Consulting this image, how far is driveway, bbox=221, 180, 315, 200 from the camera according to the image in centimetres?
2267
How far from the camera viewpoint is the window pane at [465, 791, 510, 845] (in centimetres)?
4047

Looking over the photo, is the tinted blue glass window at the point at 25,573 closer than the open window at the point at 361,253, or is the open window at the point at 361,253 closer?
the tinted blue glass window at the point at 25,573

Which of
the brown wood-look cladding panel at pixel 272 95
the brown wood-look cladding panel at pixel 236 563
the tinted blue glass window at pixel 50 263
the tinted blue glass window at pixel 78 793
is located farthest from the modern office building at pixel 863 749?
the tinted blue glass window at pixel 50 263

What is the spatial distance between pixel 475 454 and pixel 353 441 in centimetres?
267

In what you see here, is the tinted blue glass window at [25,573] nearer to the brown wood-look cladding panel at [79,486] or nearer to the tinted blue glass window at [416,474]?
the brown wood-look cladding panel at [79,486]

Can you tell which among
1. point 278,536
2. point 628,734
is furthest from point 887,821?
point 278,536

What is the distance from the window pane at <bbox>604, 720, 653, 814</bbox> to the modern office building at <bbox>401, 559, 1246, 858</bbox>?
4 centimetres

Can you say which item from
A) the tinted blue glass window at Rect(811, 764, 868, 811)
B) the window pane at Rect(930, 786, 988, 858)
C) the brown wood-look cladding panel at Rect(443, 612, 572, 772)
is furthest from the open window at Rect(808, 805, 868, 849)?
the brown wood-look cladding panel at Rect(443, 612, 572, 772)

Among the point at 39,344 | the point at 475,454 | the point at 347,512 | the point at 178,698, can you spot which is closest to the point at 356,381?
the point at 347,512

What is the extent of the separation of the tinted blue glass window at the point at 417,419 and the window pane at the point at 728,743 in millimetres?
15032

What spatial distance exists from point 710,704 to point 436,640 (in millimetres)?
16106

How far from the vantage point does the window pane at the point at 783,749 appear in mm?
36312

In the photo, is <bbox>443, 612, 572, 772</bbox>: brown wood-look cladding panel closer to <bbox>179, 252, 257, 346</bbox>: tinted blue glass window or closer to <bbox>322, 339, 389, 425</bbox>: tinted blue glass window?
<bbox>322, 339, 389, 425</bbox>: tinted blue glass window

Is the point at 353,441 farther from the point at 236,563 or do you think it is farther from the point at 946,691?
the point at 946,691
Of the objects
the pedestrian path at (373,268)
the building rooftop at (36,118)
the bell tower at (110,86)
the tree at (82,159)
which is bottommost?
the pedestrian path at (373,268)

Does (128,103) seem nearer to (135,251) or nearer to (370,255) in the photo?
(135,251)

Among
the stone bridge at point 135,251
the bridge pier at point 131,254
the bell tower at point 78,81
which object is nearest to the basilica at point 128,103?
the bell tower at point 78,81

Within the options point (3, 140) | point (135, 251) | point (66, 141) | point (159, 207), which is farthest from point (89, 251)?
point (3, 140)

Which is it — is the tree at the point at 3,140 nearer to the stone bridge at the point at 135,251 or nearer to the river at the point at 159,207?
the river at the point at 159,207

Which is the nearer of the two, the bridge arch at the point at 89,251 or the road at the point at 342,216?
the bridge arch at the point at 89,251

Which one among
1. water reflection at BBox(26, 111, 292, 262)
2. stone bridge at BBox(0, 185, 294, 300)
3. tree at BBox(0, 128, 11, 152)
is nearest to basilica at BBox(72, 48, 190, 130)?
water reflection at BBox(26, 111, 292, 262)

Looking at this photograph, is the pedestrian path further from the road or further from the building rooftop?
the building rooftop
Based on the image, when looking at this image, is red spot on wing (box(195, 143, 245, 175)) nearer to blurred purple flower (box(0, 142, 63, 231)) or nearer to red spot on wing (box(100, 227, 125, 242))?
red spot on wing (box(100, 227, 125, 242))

▶ CONSIGNE DONNÉE:
Présentez sous forme de liste numérotée toutes les lignes des enregistrements ci-dessus, en omettant les lignes vides.

▶ RÉSULTAT OBTENU:
1. Consulting this image, how far is driveway, bbox=221, 180, 315, 200 from the camera according to the image in centimetres?
2. 2267
3. How far from the camera viewpoint is the window pane at [465, 791, 510, 845] (in centimetres)?
4. 4047
5. Looking over the photo, is the tinted blue glass window at the point at 25,573 closer than the open window at the point at 361,253, or is the open window at the point at 361,253 closer?
6. the tinted blue glass window at the point at 25,573
7. Which of
8. the brown wood-look cladding panel at pixel 272 95
9. the brown wood-look cladding panel at pixel 236 563
10. the tinted blue glass window at pixel 50 263
11. the tinted blue glass window at pixel 78 793
12. is located farthest from the modern office building at pixel 863 749?
13. the tinted blue glass window at pixel 50 263
14. What is the spatial distance between pixel 475 454 and pixel 353 441 in centimetres?
15. 267
16. In what you see here, is the tinted blue glass window at [25,573] nearer to the brown wood-look cladding panel at [79,486] or nearer to the tinted blue glass window at [416,474]?
17. the brown wood-look cladding panel at [79,486]
18. Can you tell which among
19. 1. point 278,536
20. 2. point 628,734
21. is furthest from point 887,821?
22. point 278,536
23. What is the distance from the window pane at <bbox>604, 720, 653, 814</bbox> to the modern office building at <bbox>401, 559, 1246, 858</bbox>?
24. 4 centimetres
25. Can you say which item from
26. A) the tinted blue glass window at Rect(811, 764, 868, 811)
27. B) the window pane at Rect(930, 786, 988, 858)
28. C) the brown wood-look cladding panel at Rect(443, 612, 572, 772)
29. is furthest from the open window at Rect(808, 805, 868, 849)?
30. the brown wood-look cladding panel at Rect(443, 612, 572, 772)
31. Among the point at 39,344 | the point at 475,454 | the point at 347,512 | the point at 178,698, can you spot which is closest to the point at 356,381?
32. the point at 347,512
33. What is the extent of the separation of the tinted blue glass window at the point at 417,419 and the window pane at the point at 728,743 in millimetres?
34. 15032
35. What spatial distance exists from point 710,704 to point 436,640 (in millimetres)?
36. 16106
37. How far from the vantage point does the window pane at the point at 783,749 appear in mm?
38. 36312
39. In the photo, is <bbox>443, 612, 572, 772</bbox>: brown wood-look cladding panel closer to <bbox>179, 252, 257, 346</bbox>: tinted blue glass window or closer to <bbox>322, 339, 389, 425</bbox>: tinted blue glass window?
40. <bbox>322, 339, 389, 425</bbox>: tinted blue glass window
41. Is the point at 353,441 farther from the point at 236,563 or do you think it is farther from the point at 946,691?
42. the point at 946,691
43. Of the objects
44. the pedestrian path at (373,268)
45. the building rooftop at (36,118)
46. the bell tower at (110,86)
47. the tree at (82,159)
48. which is bottommost?
49. the pedestrian path at (373,268)
50. Does (128,103) seem nearer to (135,251) or nearer to (370,255) in the photo?
51. (135,251)
52. Among
53. the stone bridge at point 135,251
54. the bridge pier at point 131,254
55. the bell tower at point 78,81
56. which object is nearest to the basilica at point 128,103?
57. the bell tower at point 78,81
58. Within the options point (3, 140) | point (135, 251) | point (66, 141) | point (159, 207), which is farthest from point (89, 251)?
59. point (3, 140)
60. Which is it — is the tree at the point at 3,140 nearer to the stone bridge at the point at 135,251 or nearer to the river at the point at 159,207?
61. the river at the point at 159,207
62. Which is the nearer of the two, the bridge arch at the point at 89,251 or the road at the point at 342,216?
63. the bridge arch at the point at 89,251
64. Which one among
65. 1. water reflection at BBox(26, 111, 292, 262)
66. 2. stone bridge at BBox(0, 185, 294, 300)
67. 3. tree at BBox(0, 128, 11, 152)
68. is nearest to basilica at BBox(72, 48, 190, 130)?
69. water reflection at BBox(26, 111, 292, 262)
70. Looking at this photograph, is the pedestrian path further from the road or further from the building rooftop?
71. the building rooftop
72. Based on the image, when looking at this image, is red spot on wing (box(195, 143, 245, 175)) nearer to blurred purple flower (box(0, 142, 63, 231)) or nearer to red spot on wing (box(100, 227, 125, 242))?
73. red spot on wing (box(100, 227, 125, 242))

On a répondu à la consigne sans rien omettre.